WORK TO BE COMPLETED: Write out every line exactly, from the start of the records below to the line with "Nikaya, V. 45", and stop there. Don't write out the pictures.

*** Opening ENTRIES SUPPLIED ***

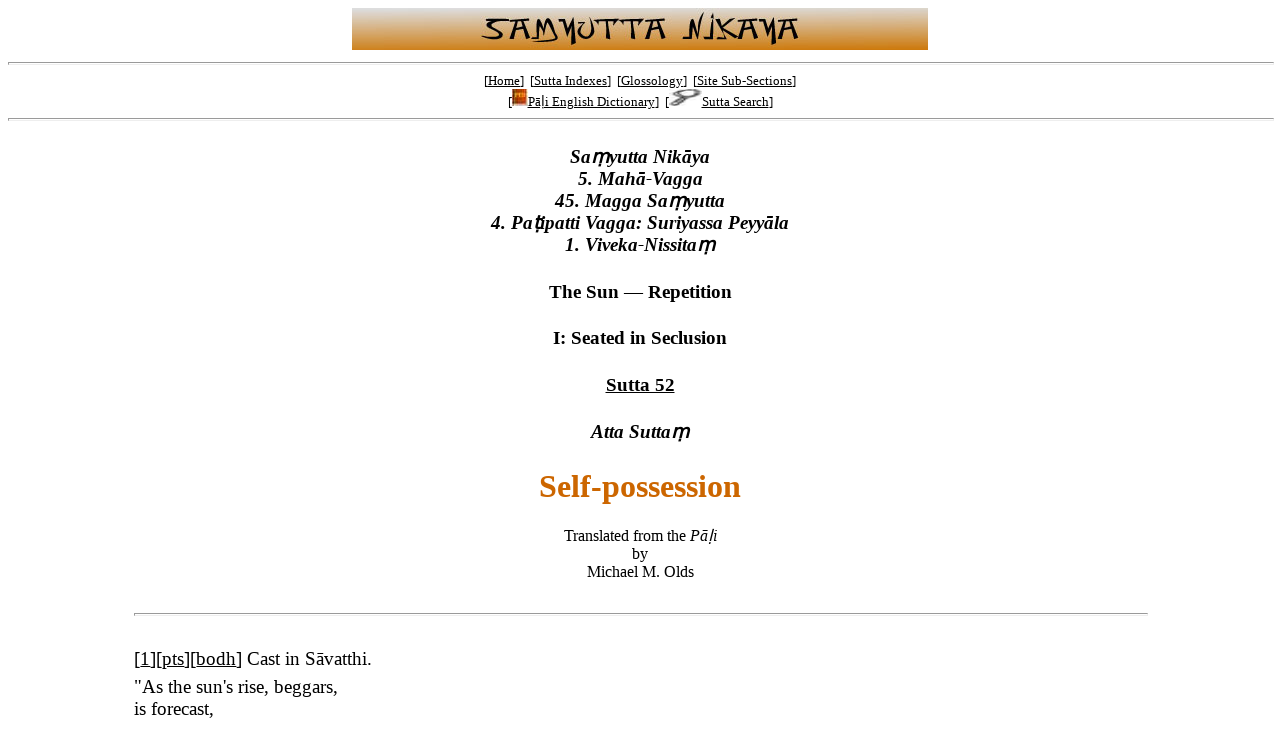

--- FILE ---
content_type: text/html
request_url: https://buddhadust.net/dhamma-vinaya/bd/sn/05_mv/sn05.45.052.olds.bd.htm
body_size: 1369
content:
<!DOCTYPE html>
<html lang="en"><head><meta charset="utf-8">
<link rel="stylesheet" href="../../../../resources/admin/styles/newcommon.css">
<meta name="description" content="Samyutta Nikaya, V. 45 Sutta 52. Good friends, ethical culture, the wish to attain, self-knowledge, a view of the working hypothesis, being careful, tracing things back to their point of origin are all factors that herald the rise of the Aristocratic Eightfold Path." />
<title>SN 5 45 52: Self-possession</title>
</head>

<body>

<p class="ctr"><img src="../../../../resources/images/samyuttapage.jpg" alt="Samyutta Nikaya Masthead" width="576" height="42"></p>

<hr />

<p class="ctr f2" style="margin-top: 4px">[<a href="../../../../index.htm">Home</a>]&nbsp;&nbsp;[<a href="../../../../backmatter/indexes/sutta/sutta_toc.htm">Sutta Indexes</a>]&nbsp;&nbsp;[<a href="../../../../backmatter/glossology/glossologytoc.htm">Glossology</a>]&nbsp;&nbsp;[<a href="../../../../backmatter/indexes/idx_index.htm">Site Sub-Sections</a>]<br />
[<a href="../../../../backmatter/glossology/ped/pts_ped/ped.htm"><img src="../../../../resources/images/ped_verysmall.jpg" width="16" height="17" alt="PED" title="PED" />Pāḷi English Dictionary</a>]&nbsp;&nbsp;[<a href="../../../../backmatter/indexes/sutta_search.htm"><img src="../../../../resources/images/sutta_search_small.jpg" width="33" height="17" alt="Sutta Search" title="Sutta Search" />Sutta Search</a>]</p>

<hr />

<div class="main">

					<h4 class="ctr"><i>Saṃyutta Nikāya<br />
					5. Mahā-Vagga<br />
					45. Magga Saṃyutta<br />
					4. Paṭipatti Vagga: Suriyassa Peyyāla<br />
					1. Viveka-Nissitaṃ</i></h4>

					<h4 class="ctr">The Sun — Repetition</h4>

					<h4 class="ctr">I: Seated in Seclusion</h4>

					<h4 class="ctr"><a href="../../../../backmatter/indexes/sutta/sn/05_mv/idx_45_maggasamyutta.htm#p52">Sutta 52</a></h4>

					<h4 class="ctr"><i>Atta Suttaṃ</i></h4>

					<h1>Self-possession</h1>

					<p class="ctr">Translated from the <i>Pāḷi</i><br />
               by<br />
               Michael M. Olds</p>

					<p>&nbsp;</p>

					<hr />

					<p>&nbsp;</p>

					<p class="f4"><span class="f3">[<a id="p1" href="../../../../dhamma-vinaya/pali/sn/05_mv/sn05.45.052.pali.bd.htm#p1">1</a>][<a href="../../../../dhamma-vinaya/pts/sn/05_mv/sn05.45.052.wood.pts.htm#p1">pts</a>][<a href="../../../../dhamma-vinaya/wp/sn/05_mv/sn05.45.049-055.bodh.wp.htm#p1">bodh</a>]</span> Cast in Sāvatthi.</p>

					<p class="f4">"As the sun's rise, beggars,<br />
					is forecast,<br />
					is predicted by<br />
					the dawn,<br />
					in the same way, beggars,<br />
					here the arising in a beggar of<br />
					the Aristocratic Eight-dimensional High Way<br />
					is forecast,<br />
					is predicted by<br />
					self-possession.</p>

					<p class="f4">This self-possession of a beggar, beggars,<br />
					is certain to result in the living of<br />
					the Aristocratic Eight-dimensional High Way<br />
					the making of a big thing of<br />
					the Aristocratic Eight-dimensional High Way.</p>

					<p class="f4">And how, beggars, does a beggar's self-possession<br />
					result in the living of<br />
					the Aristocratic Eight-dimensional High Way,<br />
					make a big thing of<br />
					the Aristocratic Eight-dimensional High Way?</p>

					<p class="f4">Here beggars, a beggar<br />
					lives consummate view<br />
					seated in seclusion,<br />
					seated in dispassion,<br />
					seated in ending;<br />
					culminating in surrender;</p>

					<p class="f4">Lives consummate principles<br />
					seated in seclusion,<br />
					seated in dispassion,<br />
					seated in ending;<br />
					culminating in surrender;</p>

					<p class="f4">Lives consummate talk<br />
					seated in seclusion,<br />
					seated in dispassion,<br />
					seated in ending;<br />
					culminating in surrender;</p>

					<p class="f4">Lives consummate works<br />
					seated in seclusion,<br />
					seated in dispassion,<br />
					seated in ending;<br />
					culminating in surrender;</p>

					<p class="f4">Lives consummate lifestyle<br />
					seated in seclusion,<br />
					seated in dispassion,<br />
					seated in ending;<br />
					culminating in surrender;</p>

					<p class="f4">Lives consummate self-control<br />
					seated in seclusion,<br />
					seated in dispassion,<br />
					seated in ending;<br />
					culminating in surrender;</p>

					<p class="f4">Lives consummate mind<br />
					seated in seclusion,<br />
					seated in dispassion,<br />
					seated in ending;<br />
					culminating in surrender;</p>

*** Closing ENTRIES SUPPLIED ***

ANSWER BOX:
--- FILE ---
content_type: text/html
request_url: https://buddhadust.net/dhamma-vinaya/bd/sn/05_mv/sn05.45.052.olds.bd.htm
body_size: 1369
content:
<!DOCTYPE html>
<html lang="en"><head><meta charset="utf-8">
<link rel="stylesheet" href="../../../../resources/admin/styles/newcommon.css">
<meta name="description" content="Samyutta Nikaya, V. 45 Sutta 52. Good friends, ethical culture, the wish to attain, self-knowledge, a view of the working hypothesis, being careful, tracing things back to their point of origin are all factors that herald the rise of the Aristocratic Eightfold Path." />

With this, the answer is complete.